On the bench, I held Garth in my arms. We'd had almost no time together except at night. "Look at your neck, it's so red," I said. "Do you have some more sun lotion? I need some, too, look at my forearms." I had been wearing a thin long-sleeve shirt to block the summer sun as much as possible, but the sleeves only came three-quarters of the way down my arms, so the entire backs of my hands and distal forearm were red like a tomato. This is as far as I can go without true sunburn, I thought. I better watch out and keep the sunlotion on at all times.
When Paris came out again, he looked refreshed. His blonde hair was spiked up and wet, his skinny torso wrapped in a black shirt tucked into tight jeans that fell a long straight way down to his shiny urban boots.
We shared the afternoon in different ways. I slept while Paris read the Bible outloud to Garth in a southern accent. Garth and I read the second chapter of Portrait of the Artist as a Young Man to each other while Paris slept. I read the Bible intently and discovered that many of the chapters are in fact letters that Jesus's disciples wrote to the first Christian communities. I had always heard that the Bible was written by God. But I found this new development concerning its authorship to be far more interesting. God could write fact or fiction and you'd never know the difference.
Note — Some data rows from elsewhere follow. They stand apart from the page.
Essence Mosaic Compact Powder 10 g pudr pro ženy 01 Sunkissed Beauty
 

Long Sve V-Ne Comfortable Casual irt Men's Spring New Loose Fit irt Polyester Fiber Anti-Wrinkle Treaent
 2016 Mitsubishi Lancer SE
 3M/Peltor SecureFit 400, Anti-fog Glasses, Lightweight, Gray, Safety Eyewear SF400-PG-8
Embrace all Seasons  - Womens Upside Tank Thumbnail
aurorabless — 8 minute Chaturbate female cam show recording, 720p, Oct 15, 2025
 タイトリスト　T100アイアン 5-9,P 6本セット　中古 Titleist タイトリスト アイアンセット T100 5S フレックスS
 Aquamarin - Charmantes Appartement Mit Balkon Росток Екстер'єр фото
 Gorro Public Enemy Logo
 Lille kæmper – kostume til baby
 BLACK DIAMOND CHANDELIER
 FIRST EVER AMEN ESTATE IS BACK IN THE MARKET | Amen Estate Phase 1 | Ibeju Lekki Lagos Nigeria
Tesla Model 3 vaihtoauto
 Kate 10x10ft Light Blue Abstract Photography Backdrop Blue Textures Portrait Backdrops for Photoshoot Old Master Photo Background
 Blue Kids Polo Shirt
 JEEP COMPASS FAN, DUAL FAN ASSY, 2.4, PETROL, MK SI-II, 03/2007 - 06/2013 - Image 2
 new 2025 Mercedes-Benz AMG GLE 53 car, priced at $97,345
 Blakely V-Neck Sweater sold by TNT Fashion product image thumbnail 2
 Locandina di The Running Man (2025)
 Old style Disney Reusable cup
But if these are the writings of men, perhaps we can use our hearts and minds to read and understand their words and wonder what makes them write what they do. For we are men, too, and capable of understanding other men. From the various mysterious things I hear told about God, I can gather only that he must live in a cloud of unknowing because people say a lot of things about God that make no sense at all.